▽
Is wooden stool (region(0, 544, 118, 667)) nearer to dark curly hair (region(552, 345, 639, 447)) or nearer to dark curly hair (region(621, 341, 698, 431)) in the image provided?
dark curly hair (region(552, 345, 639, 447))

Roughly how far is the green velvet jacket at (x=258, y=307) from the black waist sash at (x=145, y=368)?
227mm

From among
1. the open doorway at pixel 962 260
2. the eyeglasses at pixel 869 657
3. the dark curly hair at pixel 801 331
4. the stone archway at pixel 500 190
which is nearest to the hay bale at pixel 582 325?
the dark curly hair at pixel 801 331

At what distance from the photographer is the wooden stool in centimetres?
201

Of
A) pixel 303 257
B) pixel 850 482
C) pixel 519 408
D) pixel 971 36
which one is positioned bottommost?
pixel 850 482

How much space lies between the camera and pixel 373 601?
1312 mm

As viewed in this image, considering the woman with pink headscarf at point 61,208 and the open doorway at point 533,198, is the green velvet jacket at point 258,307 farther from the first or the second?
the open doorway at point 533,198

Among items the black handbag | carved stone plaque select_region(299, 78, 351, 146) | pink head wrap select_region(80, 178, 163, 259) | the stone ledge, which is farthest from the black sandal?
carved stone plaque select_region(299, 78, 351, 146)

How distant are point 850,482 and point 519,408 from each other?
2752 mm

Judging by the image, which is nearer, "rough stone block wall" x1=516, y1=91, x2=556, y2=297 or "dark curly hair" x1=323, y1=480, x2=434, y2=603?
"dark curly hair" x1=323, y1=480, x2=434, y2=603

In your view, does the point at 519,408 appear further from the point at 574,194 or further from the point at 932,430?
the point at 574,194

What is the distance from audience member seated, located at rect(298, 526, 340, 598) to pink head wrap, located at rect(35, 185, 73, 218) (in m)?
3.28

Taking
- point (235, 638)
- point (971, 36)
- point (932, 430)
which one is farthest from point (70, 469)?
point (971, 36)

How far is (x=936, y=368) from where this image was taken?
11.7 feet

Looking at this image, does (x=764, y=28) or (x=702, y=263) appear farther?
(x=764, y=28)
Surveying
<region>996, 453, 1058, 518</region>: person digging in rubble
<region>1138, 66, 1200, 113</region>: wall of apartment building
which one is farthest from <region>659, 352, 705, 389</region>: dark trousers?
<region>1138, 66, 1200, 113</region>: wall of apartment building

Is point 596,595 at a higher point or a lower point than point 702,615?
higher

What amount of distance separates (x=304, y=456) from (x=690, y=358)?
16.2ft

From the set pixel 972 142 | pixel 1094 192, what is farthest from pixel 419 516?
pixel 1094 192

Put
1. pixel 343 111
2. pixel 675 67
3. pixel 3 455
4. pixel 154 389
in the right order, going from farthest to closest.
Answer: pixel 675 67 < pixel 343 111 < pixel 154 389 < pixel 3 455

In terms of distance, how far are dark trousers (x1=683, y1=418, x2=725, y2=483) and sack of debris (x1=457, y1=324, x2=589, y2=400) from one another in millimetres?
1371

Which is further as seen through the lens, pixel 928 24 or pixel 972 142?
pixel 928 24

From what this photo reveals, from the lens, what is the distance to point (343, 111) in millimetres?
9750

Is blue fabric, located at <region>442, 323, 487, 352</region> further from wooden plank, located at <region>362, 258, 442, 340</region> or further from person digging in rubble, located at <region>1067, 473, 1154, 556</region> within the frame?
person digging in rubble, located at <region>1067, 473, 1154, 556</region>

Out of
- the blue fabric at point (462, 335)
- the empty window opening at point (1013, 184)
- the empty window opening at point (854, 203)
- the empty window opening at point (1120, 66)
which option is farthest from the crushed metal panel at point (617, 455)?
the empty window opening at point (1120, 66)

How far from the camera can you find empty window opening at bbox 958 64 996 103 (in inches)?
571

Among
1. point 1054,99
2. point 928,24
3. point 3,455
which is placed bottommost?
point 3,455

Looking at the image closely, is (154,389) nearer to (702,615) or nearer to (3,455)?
△
_STATED TASK_
Copy all of the data. Keep every word exactly as it is.

_THE REPLY_
Is wooden stool (region(0, 544, 118, 667)) nearer to dark curly hair (region(552, 345, 639, 447)) or nearer to dark curly hair (region(621, 341, 698, 431)) in the image provided?
dark curly hair (region(552, 345, 639, 447))

Roughly how far is the green velvet jacket at (x=258, y=307) from the black waist sash at (x=145, y=368)?
227mm

From among
1. the open doorway at pixel 962 260
2. the eyeglasses at pixel 869 657
3. the dark curly hair at pixel 801 331
4. the stone archway at pixel 500 190
which is nearest to the hay bale at pixel 582 325?
the dark curly hair at pixel 801 331

At what distance from the photographer is the wooden stool in centimetres?
201

Of
A) pixel 303 257
B) pixel 850 482
C) pixel 519 408
D) pixel 971 36
which one is positioned bottommost?
pixel 850 482

How much space lies between the camera and pixel 373 601?
1312 mm

As viewed in this image, considering the woman with pink headscarf at point 61,208 and the open doorway at point 533,198, is the green velvet jacket at point 258,307 farther from the first or the second?
the open doorway at point 533,198

Among items the black handbag | carved stone plaque select_region(299, 78, 351, 146) | pink head wrap select_region(80, 178, 163, 259) | the stone ledge, which is farthest from the black sandal?
carved stone plaque select_region(299, 78, 351, 146)

How distant are point 850,482 and point 519,408 from each other?
2752 mm

Judging by the image, which is nearer, "rough stone block wall" x1=516, y1=91, x2=556, y2=297 or "dark curly hair" x1=323, y1=480, x2=434, y2=603?
"dark curly hair" x1=323, y1=480, x2=434, y2=603

In your view, does the point at 519,408 appear further from the point at 574,194 or further from the point at 932,430?
the point at 574,194

What is the distance from audience member seated, located at rect(298, 526, 340, 598) to pink head wrap, located at rect(35, 185, 73, 218) (in m)?
3.28

Taking
- point (235, 638)
- point (971, 36)
- point (932, 430)
which one is farthest from point (70, 469)?
point (971, 36)

How far is (x=936, y=368) from where this image was taken?
11.7 feet

Looking at this image, does (x=764, y=28) or (x=702, y=263) appear farther?
(x=764, y=28)
Surveying
<region>996, 453, 1058, 518</region>: person digging in rubble
<region>1138, 66, 1200, 113</region>: wall of apartment building
which one is farthest from <region>659, 352, 705, 389</region>: dark trousers?
<region>1138, 66, 1200, 113</region>: wall of apartment building

Is point 596,595 at a higher point or a lower point than point 702,615?
higher

What amount of distance separates (x=304, y=456) from (x=690, y=358)?
16.2ft

From the set pixel 972 142 | pixel 1094 192, what is farthest from pixel 419 516?
pixel 1094 192

Put
1. pixel 343 111
2. pixel 675 67
3. pixel 3 455
4. pixel 154 389
in the right order, going from farthest to closest.
Answer: pixel 675 67 < pixel 343 111 < pixel 154 389 < pixel 3 455

In terms of distance, how far are dark trousers (x1=683, y1=418, x2=725, y2=483) and sack of debris (x1=457, y1=324, x2=589, y2=400) from one another in millimetres?
1371

Which is further as seen through the lens, pixel 928 24 or pixel 972 142?
pixel 928 24

From what this photo reveals, from the lens, what is the distance to point (343, 111) in millimetres?
9750

Is blue fabric, located at <region>442, 323, 487, 352</region> further from wooden plank, located at <region>362, 258, 442, 340</region> or further from person digging in rubble, located at <region>1067, 473, 1154, 556</region> within the frame?
person digging in rubble, located at <region>1067, 473, 1154, 556</region>

Out of
- the blue fabric at point (462, 335)
- the empty window opening at point (1013, 184)
- the empty window opening at point (854, 203)
- the empty window opening at point (1120, 66)
which option is farthest from the crushed metal panel at point (617, 455)?
the empty window opening at point (1120, 66)

How far from the camera can you find empty window opening at bbox 958 64 996 103 (in inches)?
571

Among
1. point 1054,99
2. point 928,24
3. point 3,455
which is placed bottommost?
point 3,455

Looking at the image closely, is (154,389) nearer to (702,615) or nearer to (3,455)?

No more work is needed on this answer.